The deadly and destructive pandemic sweeping across the world not only reveals profound contradictions, inequalities, and insufficiencies in our present mode of capital accumulation and political governance, but it is also setting into motion what could well be a tectonic shift in thinking and practical policy in a progressive-left direction. Moreover, this shift extends across significant sections of the Democratic Party, powerful social and political constituencies that underwrite and drive progressive change, opinion makers in the media and academic community, and the American people generally.

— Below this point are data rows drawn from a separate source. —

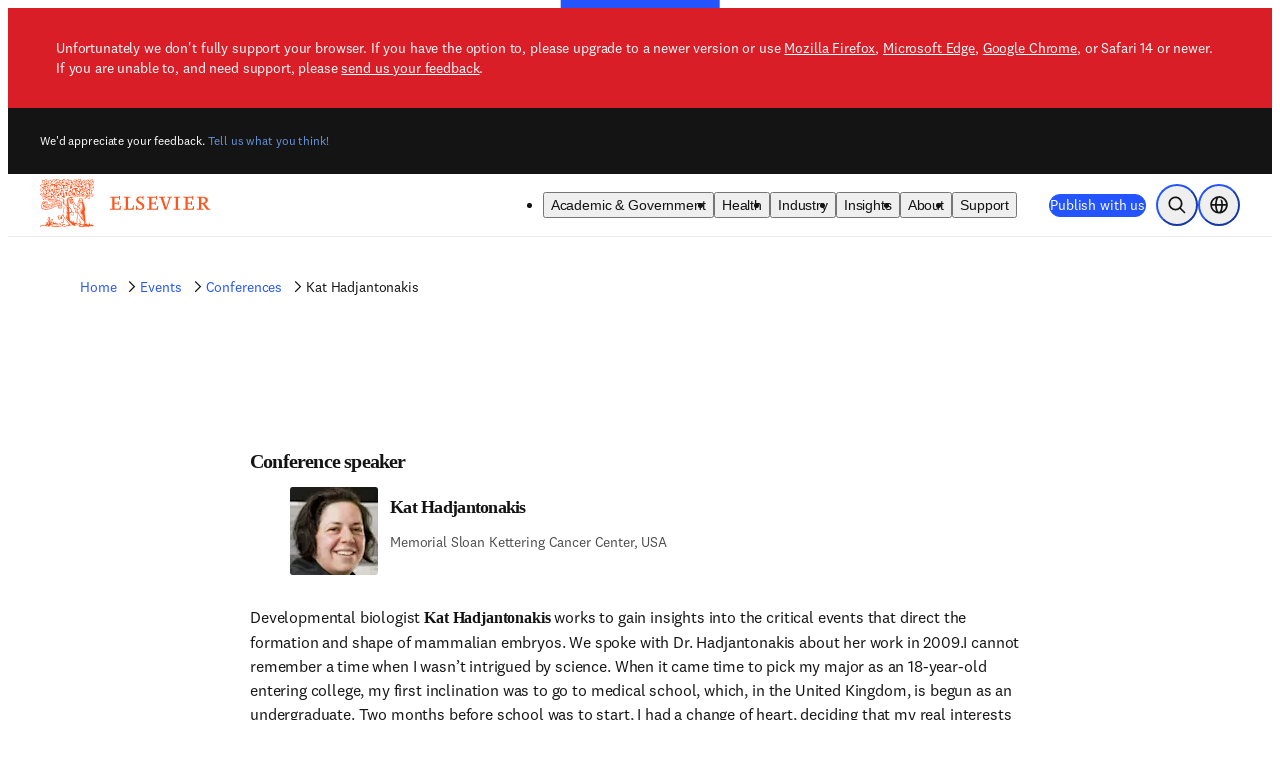

--- FILE ---
content_type: text/javascript;charset=utf-8
request_url: https://www.elsevier.com/_next/static/chunks/pages/%5B...slug%5D-a03502935c504637.js
body_size: 126
content:
(self.webpackChunk_N_E=self.webpackChunk_N_E||[]).push([[2203],{38253:(e,r,t)=>{"use strict";t.r(r),t.d(r,{__N_SSG:()=>s,default:()=>u});var n=t(50702),o=t(98475),c=t(6029);function p(e,r){var t=Object.keys(e);if(Object.getOwnPropertySymbols){var n=Object.getOwnPropertySymbols(e);r&&(n=n.filter(function(r){return Object.getOwnPropertyDescriptor(e,r).enumerable})),t.push.apply(t,n)}return t}var s=!0;let u=function(e){return(0,c.jsx)(o.Y,function(e){for(var r=1;r<arguments.length;r++){var t=null!=arguments[r]?arguments[r]:{};r%2?p(Object(t),!0).forEach(function(r){(0,n.A)(e,r,t[r])}):Object.getOwnPropertyDescriptors?Object.defineProperties(e,Object.getOwnPropertyDescriptors(t)):p(Object(t)).forEach(function(r){Object.defineProperty(e,r,Object.getOwnPropertyDescriptor(t,r))})}return e}({componentProps:e.pageComponentProps},e))}},67188:(e,r,t)=>{(window.__NEXT_P=window.__NEXT_P||[]).push(["/[...slug]",function(){return t(38253)}])}},e=>{e.O(0,[8010,5653,3269,9663,5183,8475,636,6593,8792],()=>e(e.s=67188)),_N_E=e.O()}]);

In his endorsement of Joe Biden, President Obama gave voice to this emerging shift:
“I could not be prouder of the incredible progress that we made together during my presidency,” he said. “But if I were running today, I wouldn’t run the same race or have the same platform as I did in 2008. The world is different; there’s too much unfinished business for us to just look backwards. We have to look to the future. Bernie understands that, and Joe understands that.
“The vast inequalities,” he went on to say, “created by the new economy are easier to see now, but they existed long before this pandemic hit. Health professionals, teachers, delivery drivers, grocery clerks, cleaners, the people who truly make our economy run — they have always been essential, and for years too many of the people who do the essential work of this country have been underpaid, financially stressed and given too little support, and that applies to the next generation of Americans, young people graduating into unprecedented unemployment. They are going to need economic policies that give them faith in the future and give them relief from crushing student loan debt.
“So we need to do more than just tinker around the edges with tax credits or underfunded programs.” he added. “We have to go further to give everybody a great education, a lasting career and a stable retirement. We have to protect the gains we made with the Affordable Care Act, but it’s also time to go further. … We have to return the U.S. to the Paris agreement and lead the world in reducing the pollution that causes climate change, but science tells us we have to go much further and it is time for us to accelerate progress on bold new green initiatives that make our economy a clean energy innovator, save us money and secure our children’s future.”
If this shift that Obama articulates so well continues and matures, it not only has the power to defeat Trump and the Republican right this fall, but also the potential to rebuild our society, economy, and democracy in a more just, egalitarian, and sustainable way. Or, to frame it differently, to bend as well as go beyond the boundaries of capitalism, as we know it. If such a task sounds imposing, take heart. Roughly nine decades ago, the Roosevelt led people’s coalition emerging in the midst of a devastating depression, created a more just society that many, including on the left, thought was unattainable.
How should we greet this shift in the political landscape? With cynicism? No. With it’s “about time?” Again, no. With hope? For sure. With a willingness to assist this process in whatever way we can? Of course! With the use of more flexible and wide angled methods of struggle and demands that fit the moment? Absolutely!
The time to retire rigid, reflexive, and small circle thinking is long overdue.